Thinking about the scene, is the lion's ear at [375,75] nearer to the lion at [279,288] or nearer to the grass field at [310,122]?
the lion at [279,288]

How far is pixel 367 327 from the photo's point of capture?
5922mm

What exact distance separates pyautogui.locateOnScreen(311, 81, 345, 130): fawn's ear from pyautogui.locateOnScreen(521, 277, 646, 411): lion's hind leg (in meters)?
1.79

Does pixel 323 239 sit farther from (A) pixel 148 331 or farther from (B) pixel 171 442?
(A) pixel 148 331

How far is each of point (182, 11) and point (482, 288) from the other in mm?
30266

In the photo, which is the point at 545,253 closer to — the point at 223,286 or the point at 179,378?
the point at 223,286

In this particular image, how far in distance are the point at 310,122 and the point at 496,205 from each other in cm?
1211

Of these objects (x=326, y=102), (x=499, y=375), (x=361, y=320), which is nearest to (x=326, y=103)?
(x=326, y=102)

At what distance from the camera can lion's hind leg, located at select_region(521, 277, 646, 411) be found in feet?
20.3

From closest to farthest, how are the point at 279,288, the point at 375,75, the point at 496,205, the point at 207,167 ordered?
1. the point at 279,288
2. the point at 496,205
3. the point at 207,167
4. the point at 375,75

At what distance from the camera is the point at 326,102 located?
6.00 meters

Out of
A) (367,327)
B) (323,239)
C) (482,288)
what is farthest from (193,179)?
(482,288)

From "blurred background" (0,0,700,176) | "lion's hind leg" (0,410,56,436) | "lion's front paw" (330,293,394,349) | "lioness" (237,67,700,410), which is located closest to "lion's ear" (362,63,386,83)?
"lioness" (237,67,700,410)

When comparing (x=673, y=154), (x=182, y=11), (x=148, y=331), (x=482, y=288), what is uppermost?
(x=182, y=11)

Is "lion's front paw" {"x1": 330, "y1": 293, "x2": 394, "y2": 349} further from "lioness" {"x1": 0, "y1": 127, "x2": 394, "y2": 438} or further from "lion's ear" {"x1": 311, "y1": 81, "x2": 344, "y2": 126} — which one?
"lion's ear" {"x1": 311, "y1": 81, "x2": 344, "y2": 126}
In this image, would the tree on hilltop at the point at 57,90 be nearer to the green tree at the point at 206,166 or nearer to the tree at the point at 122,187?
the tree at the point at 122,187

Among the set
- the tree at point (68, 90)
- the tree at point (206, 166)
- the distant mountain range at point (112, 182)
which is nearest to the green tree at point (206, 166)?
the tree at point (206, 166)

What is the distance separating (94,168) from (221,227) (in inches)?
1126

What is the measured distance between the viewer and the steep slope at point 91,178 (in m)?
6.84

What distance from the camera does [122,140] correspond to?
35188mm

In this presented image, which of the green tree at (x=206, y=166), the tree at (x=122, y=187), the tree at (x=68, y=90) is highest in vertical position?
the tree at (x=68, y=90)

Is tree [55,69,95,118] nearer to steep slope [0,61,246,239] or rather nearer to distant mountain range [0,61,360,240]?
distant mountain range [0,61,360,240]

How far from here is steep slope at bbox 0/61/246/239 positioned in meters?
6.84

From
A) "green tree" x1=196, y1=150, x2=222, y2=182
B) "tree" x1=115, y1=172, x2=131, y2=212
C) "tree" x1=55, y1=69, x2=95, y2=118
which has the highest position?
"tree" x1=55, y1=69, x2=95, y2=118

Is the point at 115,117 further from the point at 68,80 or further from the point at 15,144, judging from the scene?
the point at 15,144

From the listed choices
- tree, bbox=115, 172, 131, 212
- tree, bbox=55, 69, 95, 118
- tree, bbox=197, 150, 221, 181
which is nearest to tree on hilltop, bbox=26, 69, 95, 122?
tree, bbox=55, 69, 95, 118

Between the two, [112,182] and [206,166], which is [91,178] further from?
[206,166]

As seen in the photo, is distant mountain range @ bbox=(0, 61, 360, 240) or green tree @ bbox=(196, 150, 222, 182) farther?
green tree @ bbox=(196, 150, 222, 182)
^^^^^^^^^^^^^^^^
### Stated goal
Reproduce the stretch from the line containing "As seen in the" through the end of the material, changing "photo" to "image" and leaving everything else unchanged.

### Exercise response
As seen in the image, is distant mountain range @ bbox=(0, 61, 360, 240) or green tree @ bbox=(196, 150, 222, 182) farther?
green tree @ bbox=(196, 150, 222, 182)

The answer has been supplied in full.